• 原文:

自殺まで考えたほどの苦しい闘病生活
人気若手俳優の身に突如襲い掛かった病魔。今回の小林麻央同様、センセーショナルにこの事実は報じられ、一躍世間の関心事になります。そこからは我先に動向をキャッチしようと、自宅や入院先の病院にマスコミが大挙して押し寄せる事態へ発展。メディアの基本姿勢は、27年前も今も変わっていないのです。
そこからの5ヶ月間はマスコミを遮断しながら、準無菌室で何十冊も医学書を読み漁る日々。どうしようもなく押し寄せてくる不安に苛まれながらも、役者として復帰するその日のため、必死に活路を見出そうとしていたのです。
そんな経緯を辿って迎えたのが、前述した1990年1月11日の会見。渡辺によると、一時はあまりの辛さで自殺も考えたといいます。それでも希望を捨てずに病気と闘い、何とか一時退院するまでの状態に回復。「この病気と一生付き合っていくと思う」と、報道陣の前で決意を述べました。

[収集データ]
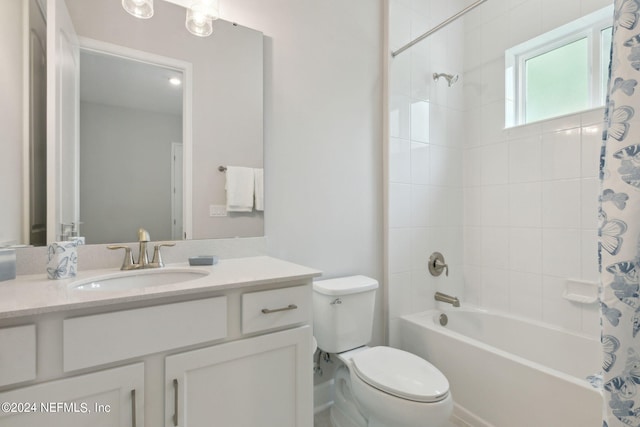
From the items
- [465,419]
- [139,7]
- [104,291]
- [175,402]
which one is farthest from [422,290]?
Answer: [139,7]

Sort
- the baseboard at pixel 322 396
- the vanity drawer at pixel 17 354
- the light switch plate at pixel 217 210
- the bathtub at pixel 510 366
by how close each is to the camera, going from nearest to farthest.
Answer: the vanity drawer at pixel 17 354 < the bathtub at pixel 510 366 < the light switch plate at pixel 217 210 < the baseboard at pixel 322 396

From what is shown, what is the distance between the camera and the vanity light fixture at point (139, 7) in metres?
1.23

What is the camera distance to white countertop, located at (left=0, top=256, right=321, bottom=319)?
28.3 inches

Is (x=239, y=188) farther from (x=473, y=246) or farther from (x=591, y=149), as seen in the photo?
(x=591, y=149)

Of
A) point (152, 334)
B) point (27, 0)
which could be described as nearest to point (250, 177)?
point (152, 334)

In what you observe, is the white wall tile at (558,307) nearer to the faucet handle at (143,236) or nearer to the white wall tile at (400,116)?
the white wall tile at (400,116)

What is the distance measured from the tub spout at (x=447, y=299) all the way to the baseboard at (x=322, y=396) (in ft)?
3.06

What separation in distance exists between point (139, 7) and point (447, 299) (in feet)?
7.59

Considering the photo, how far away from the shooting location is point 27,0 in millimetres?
1072

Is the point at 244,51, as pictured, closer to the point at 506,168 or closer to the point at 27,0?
the point at 27,0

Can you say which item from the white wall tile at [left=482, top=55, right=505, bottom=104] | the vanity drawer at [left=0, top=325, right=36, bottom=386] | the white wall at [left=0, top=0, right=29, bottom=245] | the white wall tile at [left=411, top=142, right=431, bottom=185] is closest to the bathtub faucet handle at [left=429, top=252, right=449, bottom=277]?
the white wall tile at [left=411, top=142, right=431, bottom=185]

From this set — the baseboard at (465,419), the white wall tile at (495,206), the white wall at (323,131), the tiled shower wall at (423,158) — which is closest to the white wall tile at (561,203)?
the white wall tile at (495,206)

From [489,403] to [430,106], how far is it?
6.02ft

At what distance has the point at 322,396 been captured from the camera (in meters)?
1.73
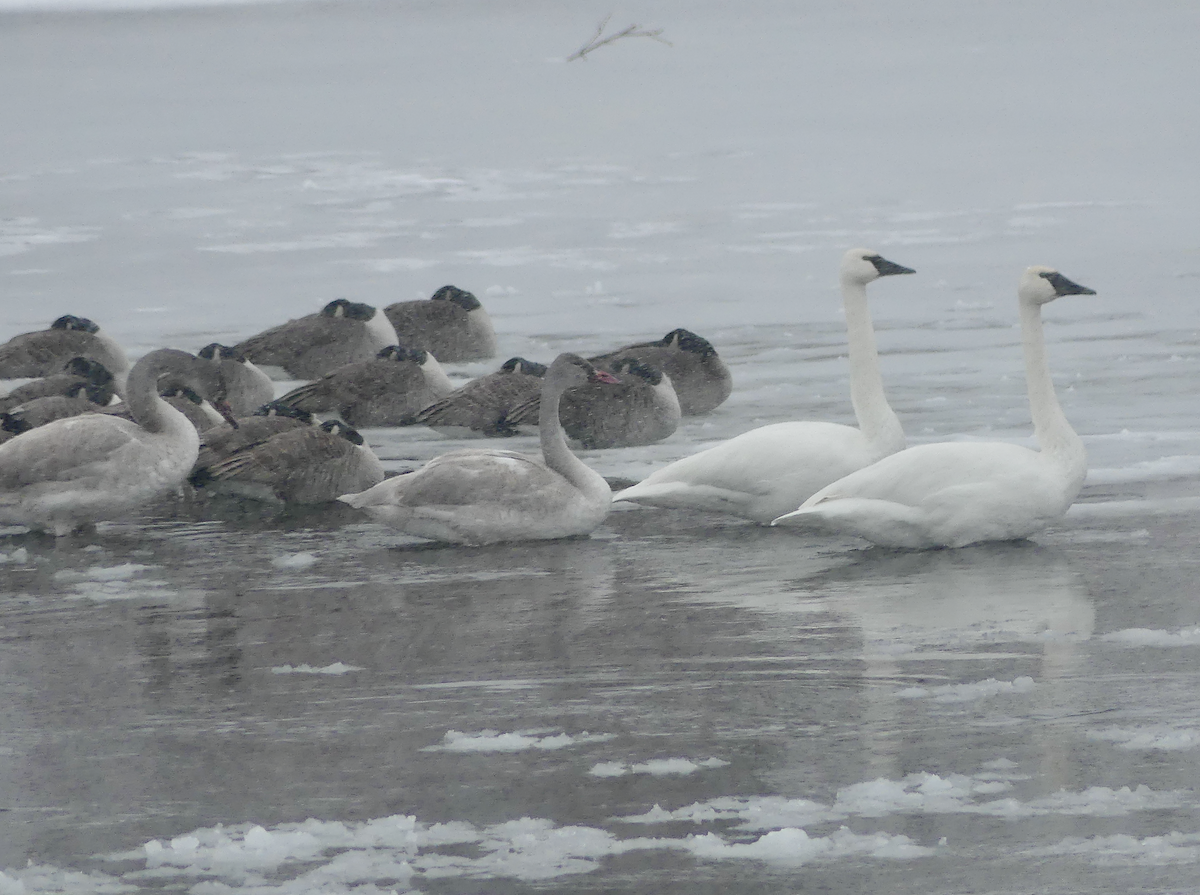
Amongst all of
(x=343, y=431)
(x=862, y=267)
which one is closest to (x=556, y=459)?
(x=343, y=431)

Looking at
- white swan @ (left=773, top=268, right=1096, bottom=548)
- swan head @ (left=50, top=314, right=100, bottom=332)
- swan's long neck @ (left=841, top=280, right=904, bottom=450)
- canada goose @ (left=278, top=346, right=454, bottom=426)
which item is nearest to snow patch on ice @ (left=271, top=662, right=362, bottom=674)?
white swan @ (left=773, top=268, right=1096, bottom=548)

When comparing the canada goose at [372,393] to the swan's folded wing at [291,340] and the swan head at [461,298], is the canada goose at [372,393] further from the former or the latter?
the swan head at [461,298]

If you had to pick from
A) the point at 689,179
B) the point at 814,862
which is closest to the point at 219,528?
the point at 814,862

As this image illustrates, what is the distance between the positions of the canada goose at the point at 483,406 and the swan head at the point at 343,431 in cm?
183

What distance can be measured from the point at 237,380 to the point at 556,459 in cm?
481

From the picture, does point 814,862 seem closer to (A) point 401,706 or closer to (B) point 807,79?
(A) point 401,706

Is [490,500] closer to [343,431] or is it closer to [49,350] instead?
[343,431]

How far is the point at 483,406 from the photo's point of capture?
1170cm

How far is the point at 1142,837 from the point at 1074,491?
139 inches

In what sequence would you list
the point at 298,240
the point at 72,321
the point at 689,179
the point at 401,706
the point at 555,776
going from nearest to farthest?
the point at 555,776
the point at 401,706
the point at 72,321
the point at 298,240
the point at 689,179

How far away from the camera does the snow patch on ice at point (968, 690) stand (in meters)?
5.66

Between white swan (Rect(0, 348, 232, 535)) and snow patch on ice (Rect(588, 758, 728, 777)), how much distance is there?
173 inches

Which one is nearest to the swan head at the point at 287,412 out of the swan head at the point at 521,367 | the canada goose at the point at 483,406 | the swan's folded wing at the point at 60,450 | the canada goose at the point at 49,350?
the swan's folded wing at the point at 60,450

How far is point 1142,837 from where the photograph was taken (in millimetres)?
4469
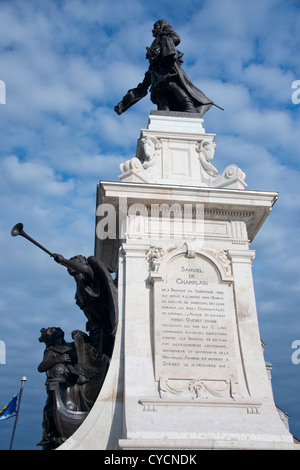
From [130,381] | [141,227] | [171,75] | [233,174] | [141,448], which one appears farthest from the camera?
[171,75]

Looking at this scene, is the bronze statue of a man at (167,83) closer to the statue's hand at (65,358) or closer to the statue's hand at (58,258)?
the statue's hand at (58,258)

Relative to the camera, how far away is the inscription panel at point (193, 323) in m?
8.32

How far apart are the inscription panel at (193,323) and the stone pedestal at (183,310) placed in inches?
0.7

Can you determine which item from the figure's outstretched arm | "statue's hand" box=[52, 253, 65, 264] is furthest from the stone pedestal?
"statue's hand" box=[52, 253, 65, 264]

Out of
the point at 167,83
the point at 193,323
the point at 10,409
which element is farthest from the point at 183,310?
the point at 10,409

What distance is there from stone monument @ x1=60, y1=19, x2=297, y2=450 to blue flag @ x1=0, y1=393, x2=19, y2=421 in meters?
11.1

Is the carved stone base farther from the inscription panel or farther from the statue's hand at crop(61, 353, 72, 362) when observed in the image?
the statue's hand at crop(61, 353, 72, 362)

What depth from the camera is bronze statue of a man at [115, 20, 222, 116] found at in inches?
512

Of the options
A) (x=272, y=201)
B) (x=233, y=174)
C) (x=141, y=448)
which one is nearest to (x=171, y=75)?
(x=233, y=174)

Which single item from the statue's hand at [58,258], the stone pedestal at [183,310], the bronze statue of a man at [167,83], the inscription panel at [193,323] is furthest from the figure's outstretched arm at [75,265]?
the bronze statue of a man at [167,83]

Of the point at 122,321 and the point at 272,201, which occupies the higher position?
the point at 272,201

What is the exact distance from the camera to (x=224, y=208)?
10000 mm
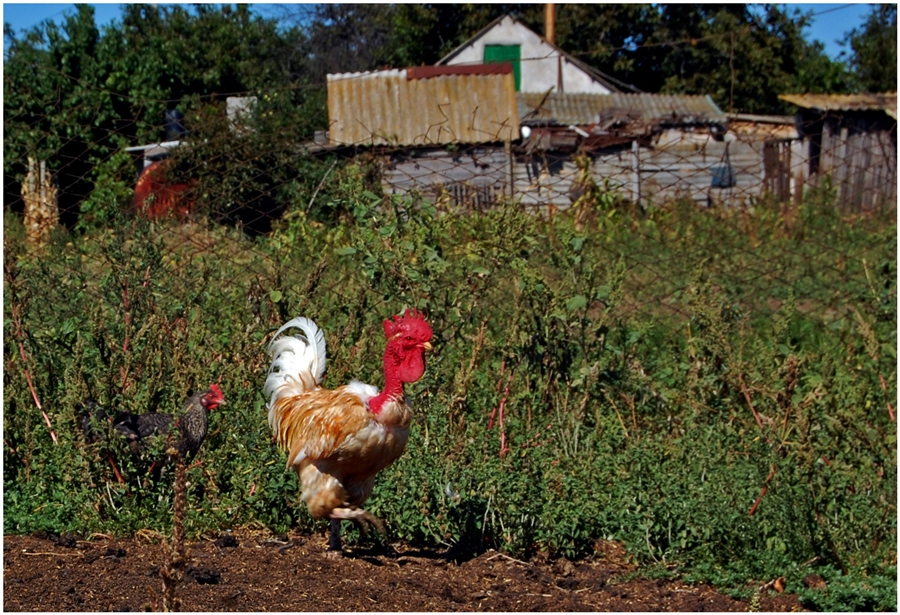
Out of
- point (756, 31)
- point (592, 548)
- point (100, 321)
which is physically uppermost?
point (756, 31)

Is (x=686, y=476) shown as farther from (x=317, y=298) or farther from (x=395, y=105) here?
(x=395, y=105)

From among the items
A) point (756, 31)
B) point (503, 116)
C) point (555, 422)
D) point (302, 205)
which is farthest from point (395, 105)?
point (756, 31)

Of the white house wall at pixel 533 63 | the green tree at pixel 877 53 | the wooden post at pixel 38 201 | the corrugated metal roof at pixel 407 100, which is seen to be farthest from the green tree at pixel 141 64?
the green tree at pixel 877 53

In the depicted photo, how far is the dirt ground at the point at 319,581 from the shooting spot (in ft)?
12.1

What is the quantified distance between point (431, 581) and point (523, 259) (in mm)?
2245

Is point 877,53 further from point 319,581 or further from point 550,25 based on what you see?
point 319,581

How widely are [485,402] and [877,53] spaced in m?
30.4

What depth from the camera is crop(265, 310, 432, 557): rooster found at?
168 inches

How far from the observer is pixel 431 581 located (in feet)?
13.3

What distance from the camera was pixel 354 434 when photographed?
4246 millimetres

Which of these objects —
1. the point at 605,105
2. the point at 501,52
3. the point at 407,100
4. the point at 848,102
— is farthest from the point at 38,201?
the point at 501,52

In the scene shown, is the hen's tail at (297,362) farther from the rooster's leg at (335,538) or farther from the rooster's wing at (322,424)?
the rooster's leg at (335,538)

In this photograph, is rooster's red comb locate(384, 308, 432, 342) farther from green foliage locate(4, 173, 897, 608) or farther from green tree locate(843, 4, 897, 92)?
green tree locate(843, 4, 897, 92)

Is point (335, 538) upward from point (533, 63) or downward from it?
downward
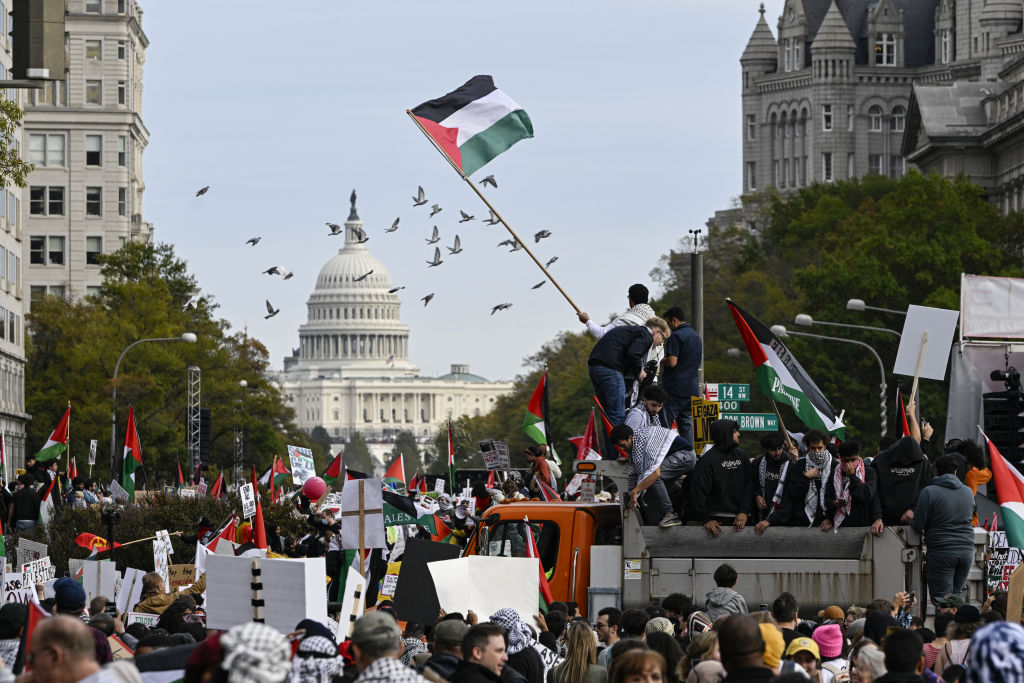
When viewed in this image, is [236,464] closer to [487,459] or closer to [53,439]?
[53,439]

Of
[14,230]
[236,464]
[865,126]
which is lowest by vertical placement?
[236,464]

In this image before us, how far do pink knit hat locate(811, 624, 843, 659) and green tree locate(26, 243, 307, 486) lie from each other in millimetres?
54009

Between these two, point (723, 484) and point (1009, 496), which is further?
point (1009, 496)

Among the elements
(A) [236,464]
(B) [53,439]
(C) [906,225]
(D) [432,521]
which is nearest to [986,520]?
(D) [432,521]

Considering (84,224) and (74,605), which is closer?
(74,605)

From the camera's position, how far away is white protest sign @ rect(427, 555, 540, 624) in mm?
13062

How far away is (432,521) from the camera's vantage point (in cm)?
2214

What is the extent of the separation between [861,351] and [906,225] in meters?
6.24

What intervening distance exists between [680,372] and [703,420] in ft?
1.92

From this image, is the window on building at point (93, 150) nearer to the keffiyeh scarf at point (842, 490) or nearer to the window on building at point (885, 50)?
the window on building at point (885, 50)

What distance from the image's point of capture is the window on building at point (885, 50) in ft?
493

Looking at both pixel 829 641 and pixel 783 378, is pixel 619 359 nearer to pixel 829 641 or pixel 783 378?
pixel 783 378

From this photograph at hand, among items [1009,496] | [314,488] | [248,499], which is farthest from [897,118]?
[1009,496]

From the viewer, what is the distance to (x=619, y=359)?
17.5m
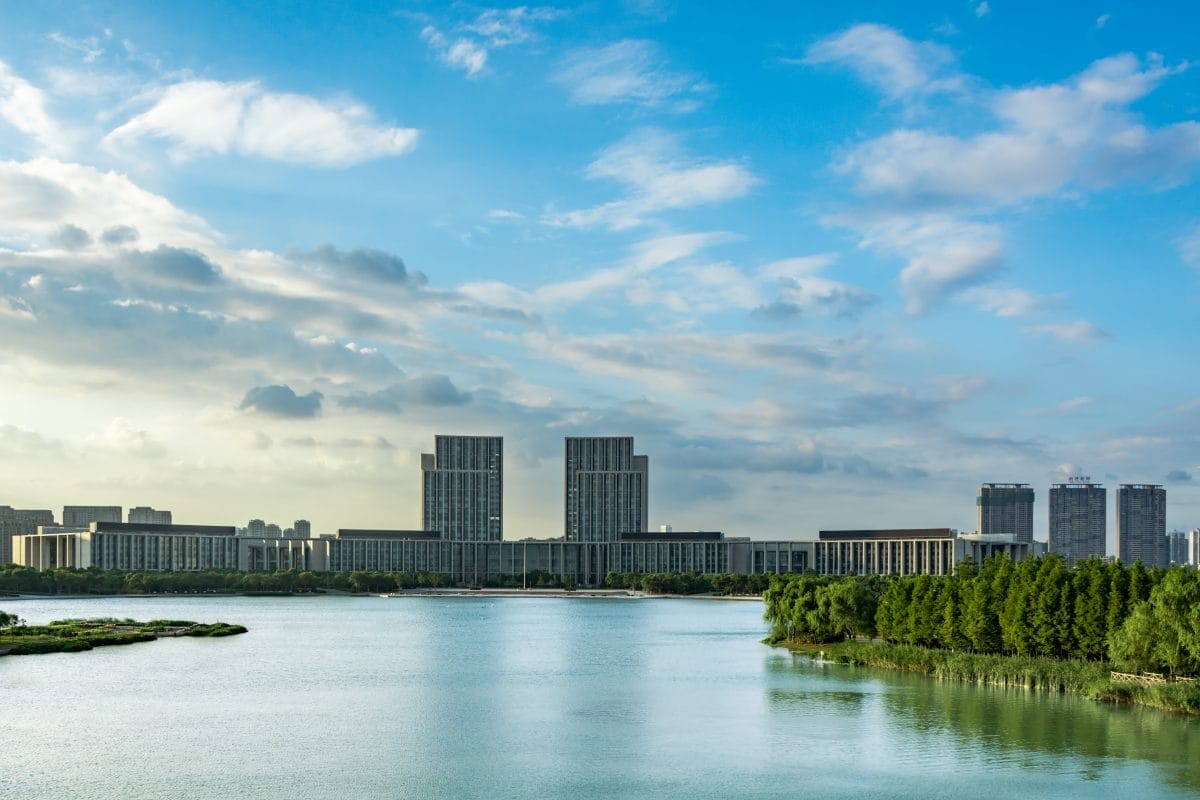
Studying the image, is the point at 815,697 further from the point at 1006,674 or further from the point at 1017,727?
the point at 1017,727

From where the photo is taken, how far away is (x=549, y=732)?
2142 inches

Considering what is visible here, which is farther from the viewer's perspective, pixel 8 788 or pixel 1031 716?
pixel 1031 716

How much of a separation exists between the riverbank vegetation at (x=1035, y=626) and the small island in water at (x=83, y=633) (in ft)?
174

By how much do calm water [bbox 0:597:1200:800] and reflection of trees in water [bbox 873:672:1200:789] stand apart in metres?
0.17

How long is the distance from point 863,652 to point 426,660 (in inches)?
1197

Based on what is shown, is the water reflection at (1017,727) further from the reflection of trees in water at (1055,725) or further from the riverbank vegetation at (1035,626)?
the riverbank vegetation at (1035,626)

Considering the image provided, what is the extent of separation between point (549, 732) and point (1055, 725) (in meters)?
21.4

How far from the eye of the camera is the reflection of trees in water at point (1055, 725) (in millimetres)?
47969

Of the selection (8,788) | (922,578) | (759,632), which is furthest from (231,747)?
(759,632)

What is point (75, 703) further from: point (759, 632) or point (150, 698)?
point (759, 632)

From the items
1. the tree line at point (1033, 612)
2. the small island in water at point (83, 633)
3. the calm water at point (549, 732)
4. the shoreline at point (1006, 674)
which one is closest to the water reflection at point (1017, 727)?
the calm water at point (549, 732)

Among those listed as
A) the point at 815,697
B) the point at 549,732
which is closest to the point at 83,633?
the point at 549,732

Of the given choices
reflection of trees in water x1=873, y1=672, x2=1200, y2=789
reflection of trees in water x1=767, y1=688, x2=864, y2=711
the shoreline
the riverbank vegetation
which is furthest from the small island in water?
reflection of trees in water x1=873, y1=672, x2=1200, y2=789

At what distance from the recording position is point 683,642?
11081 cm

• 設問:
a: 闘病の記事について、次の問いに答えてください。
(i) 会見が開かれたのは何年何月何日ですか。
(ii) 準無菌室で医学書を読み漁る日々は何ヶ月間続きましたか。
(iii) 会見で報道陣の前で述べた決意の言葉は何ですか。
b: 闘病の記事で、算用数字を使って書かれた期間や日付をすべて挙げてください。
c: 闘病の記事の最後の文のあとから、話を引き継いで続きを書いてください。
エントリは使わなくてもかまいません。

• 解答:
a:
(i) 1990年1月11日
(ii) 5ヶ月間
(iii) 「この病気と一生付き合っていくと思う」

b:
27年前
5ヶ月間
1990年1月11日

c:
渡辺謙の屈強な精神力 その後の活躍の源に
その後も入退院を繰り返し、仕事復帰が叶ったのは、発症から1年1ヶ月後の1990年9月。TBS東芝日曜劇場『息子のご帰還』への出演が決まり、制作発表の場に姿を現したのです。この時期になっても、まだ万全の状態とは言えず、病院と撮影現場を行ったり来たりする毎日。それでもプロとして仕事を全うしました。